Introduction to Exadata
The nodes run the Oracle Clusterware, the ASM instances, and the database instances. You may decide to create just one cluster or multiple ones. Similarly you may decide to create a single database on the cluster or multiple ones. If you were to create three databases – dev, int and QA - you would have two choices:
The first option allows you to add and remove instances of a database easily. For instance, with 8 nodes in a full rack, you may assign 2 nodes to dev, 2 to int, and 4 to QA. Suppose a full-fledged production stress test is planned and that temporarily needs all 8 nodes in QA to match 8 nodes in production. In this configuration, all you have to do is shut down the dev and int instances and start the other four instances of QA on those nodes.
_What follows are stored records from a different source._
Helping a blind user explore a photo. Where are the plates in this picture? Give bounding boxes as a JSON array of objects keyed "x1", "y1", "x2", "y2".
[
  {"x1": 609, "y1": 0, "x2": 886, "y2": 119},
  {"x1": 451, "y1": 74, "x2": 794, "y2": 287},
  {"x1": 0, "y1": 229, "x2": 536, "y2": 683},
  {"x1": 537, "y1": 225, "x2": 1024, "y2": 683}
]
Once the stress test is complete, you can shut down those 4 QA instances and restart the dev and int instances on them.
If you run multiple production databases on a single rack of Exadata, you can still take advantage of this technique. If a specific database needs additional computing power temporarily to ride out a seasonal high demand, just shut down one instance of a different database and restart the instance of the more demanding one in that node. After the demand has waned, you can reverse the situation. You can also run two instances in the same node but they will compete for the resources – something you may not want. At the I/O level, you can control the resource usage by the instances using the IO Resource Manager (IORM).
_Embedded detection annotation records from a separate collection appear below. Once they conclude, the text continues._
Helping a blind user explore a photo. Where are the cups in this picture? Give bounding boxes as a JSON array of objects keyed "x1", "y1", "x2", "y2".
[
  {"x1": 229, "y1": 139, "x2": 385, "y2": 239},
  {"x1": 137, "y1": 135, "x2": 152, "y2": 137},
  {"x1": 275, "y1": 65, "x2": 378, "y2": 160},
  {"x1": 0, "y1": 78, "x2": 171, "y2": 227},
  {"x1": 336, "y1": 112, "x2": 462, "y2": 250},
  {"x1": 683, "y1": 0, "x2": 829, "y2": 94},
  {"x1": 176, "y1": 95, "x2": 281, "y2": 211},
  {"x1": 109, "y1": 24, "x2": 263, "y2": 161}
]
On the other hand, with this option, you are still on just one cluster. When you upgrade the cluster, all the databases will need to be upgraded. The second option obviates that; there are individual clusters for each database – a complete separation. You can upgrade them or manipulate them any way you want without affecting the others. However, when you need additional computational power for other nodes, you can’t just start up an instance. You need to remove a node from that cluster and add the node to the other cluster where it is needed – an activity more complex compared to the simple shutdown and startup of instances.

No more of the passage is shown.